Shibori is a Japanese form of patterning fabric by using a resist on the fabric before submerging into a dye bath. Nui shibori uses thread or string that is stitched through or tied to the cloth to form patterns. This goes far beyond your typical tie-dye!
This workshop is limited to 15 people - please reserve your space early. The workshop will also follow all local rules for Covid-19 (masking, social distancing, etc). The price is $125 (you can break this up into 2 payments) and includes everything you need for sampling and your final project:
An illustrated booklet that includes detailed how-to information and recipes
1 yard of cotton fabric for samples
Needles and Thread (a sewing machine will also be available to use for anyone that would like to try some of these techniques on a machine)
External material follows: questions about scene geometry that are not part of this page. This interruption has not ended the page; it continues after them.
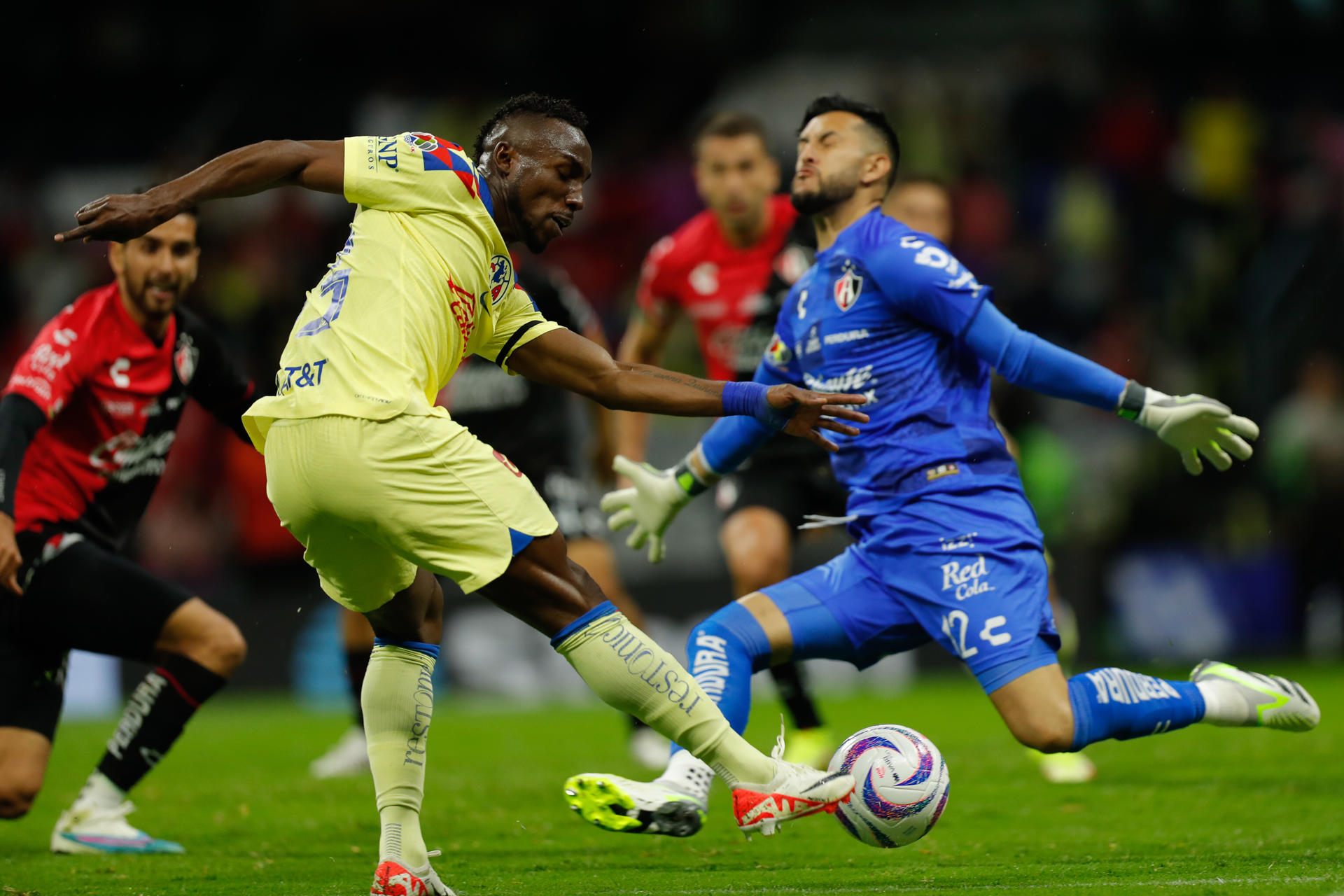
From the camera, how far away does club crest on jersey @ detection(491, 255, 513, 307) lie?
464cm

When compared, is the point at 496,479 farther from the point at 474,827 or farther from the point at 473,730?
the point at 473,730

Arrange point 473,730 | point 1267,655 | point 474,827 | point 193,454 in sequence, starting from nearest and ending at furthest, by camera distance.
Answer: point 474,827 → point 473,730 → point 1267,655 → point 193,454

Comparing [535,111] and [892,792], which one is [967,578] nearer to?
[892,792]

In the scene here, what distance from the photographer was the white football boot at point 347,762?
844cm

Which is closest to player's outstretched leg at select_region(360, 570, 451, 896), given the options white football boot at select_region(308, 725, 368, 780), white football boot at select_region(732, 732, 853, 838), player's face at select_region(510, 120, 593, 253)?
white football boot at select_region(732, 732, 853, 838)

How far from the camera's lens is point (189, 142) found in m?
18.0

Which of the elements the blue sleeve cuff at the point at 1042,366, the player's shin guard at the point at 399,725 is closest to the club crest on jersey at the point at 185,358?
the player's shin guard at the point at 399,725

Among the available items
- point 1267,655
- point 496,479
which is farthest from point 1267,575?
point 496,479

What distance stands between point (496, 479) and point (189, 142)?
15.0 m

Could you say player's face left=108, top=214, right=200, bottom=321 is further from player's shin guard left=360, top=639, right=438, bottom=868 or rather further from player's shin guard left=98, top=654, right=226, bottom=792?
player's shin guard left=360, top=639, right=438, bottom=868

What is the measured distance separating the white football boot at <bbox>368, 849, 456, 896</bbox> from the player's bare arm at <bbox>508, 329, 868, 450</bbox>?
149 centimetres

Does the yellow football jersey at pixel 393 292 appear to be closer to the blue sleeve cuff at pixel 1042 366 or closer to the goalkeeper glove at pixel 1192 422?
the blue sleeve cuff at pixel 1042 366

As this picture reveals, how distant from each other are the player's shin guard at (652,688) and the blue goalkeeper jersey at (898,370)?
1225 mm

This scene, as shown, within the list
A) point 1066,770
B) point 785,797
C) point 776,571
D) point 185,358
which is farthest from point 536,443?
point 785,797
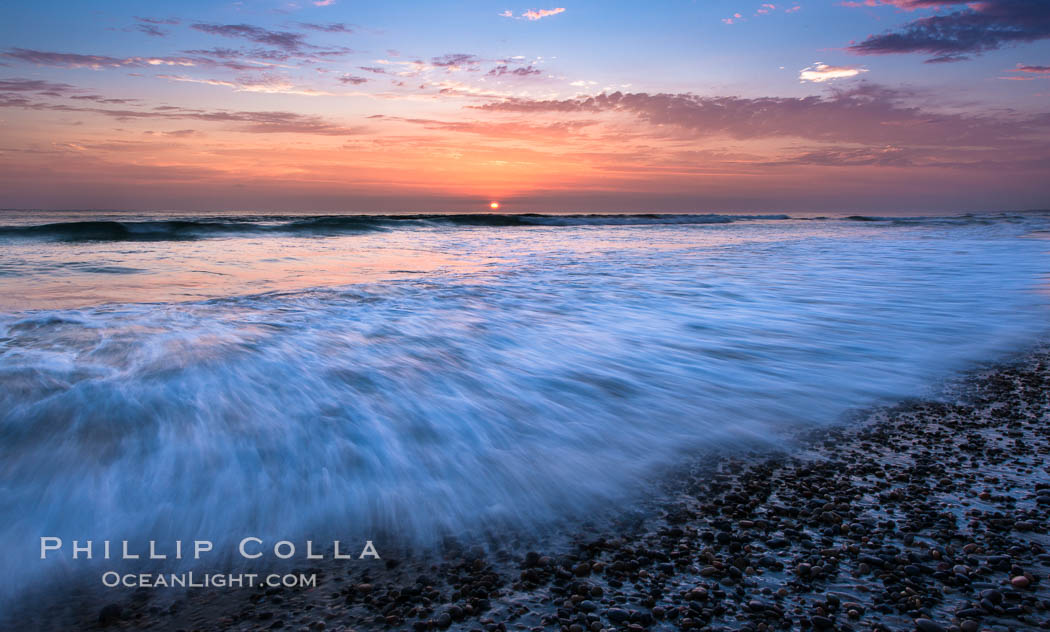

Use of an indigo dyebath, which we will create together
A beautiful 14"x72" silk or silk/wool scarf for your final project
You will get hands-on instruction and practice with both the dyebath and shibori techniques: first through a series of samples and then through a final project that you design on a luxurious silk or silk/wool scarf.
In this workshop you will learn:
History of indigo in several cultures from around the world
The chemistry (and magic) of creating the indigo dye bath
How to create the stitched and bound patterns to create unique dyed patterns on fabric
Creative techniques to combine both old and new methods
We will start the day at 9am with an overview of the history of indigo and shibori. Next we will prepare our dye bath. While the bath is maturing, you will each get 1 yard of high-quality cotton fabric to practice shibori stitching and dyeing techniques. This will give you some practice time and design ideas of how to plan your scarf. Finally, we will design, stitch and dye your unique luxury scarf.
Nearly everything you will need will be provided for you in this workshop (gloves, fabrics, dyes, etc), but we ask that you bring the following:
Wear old clothes or clothes/apron you don't mind being stained blue
Something to take your wet samples and dyed scarf home in (large Ziploc bag, bucket, dishpan, etc)
A chair to sit on
A notebook and pen/pencil
If you would like to take some of the dyebath home with you, please bring a quarter-sized (or larger) canning jar with leak-proof lid
A bagged lunch and something to drink (we will have free bottled water available and a shareable dessert) - we will take 20-30 min as a lunch break.
Sunscreen and bug spray as we will be outside. There are shady-spots on the property.
Scissors (optional - I will have pairs available, but we will need to share)
(Rain date will be the following weekend, Saturday June 19th.)
You can choose to pay for your workshop in-full or with a deposit and final payment. Initial payment is due May 15th, $75 of which is non-refundable. Final payment is due June 5th. After June 5th, no refunds will be allowed. Full refunds will be available if the workshop needs to cancel or reschedule due to the pandemic.
Health and Safety
Please note that this workshop is not wheelchair accessible.
Please let the organizer know if you have any allergies.
If you are ill or have been exposed to Covid-19 please stay home.
All attendants will need to sign a liability release and a Covid-19 liability release agreement.
By signing up for this workshop you agree to have your likeness and work photographed and shown online and/or in print for educational and marketing purposes.
Andrea Marcinkus has been teaching dyeing and printing techniques for over 25 years. She has taught everything from small workshops to college courses for a variety of age ranges. She was the former Dean of Academics at The Illinois Institute of Art, and was the Department Chair for the Fashion Department at the same institution. While working at the Helen Louise Allen Textile Collection in Madison, Wisconsin, she researched and produced gallery shows and publications about indigo dyed fabrics and techniques. She has a Bachelor's of Science in Textile Design and Engineering from The Philadelphia College of Textiles and Science, a Master's of Science in Textiles and Clothing, and Ph.D. in Design Studies both from the University of Wisconsin - Madison.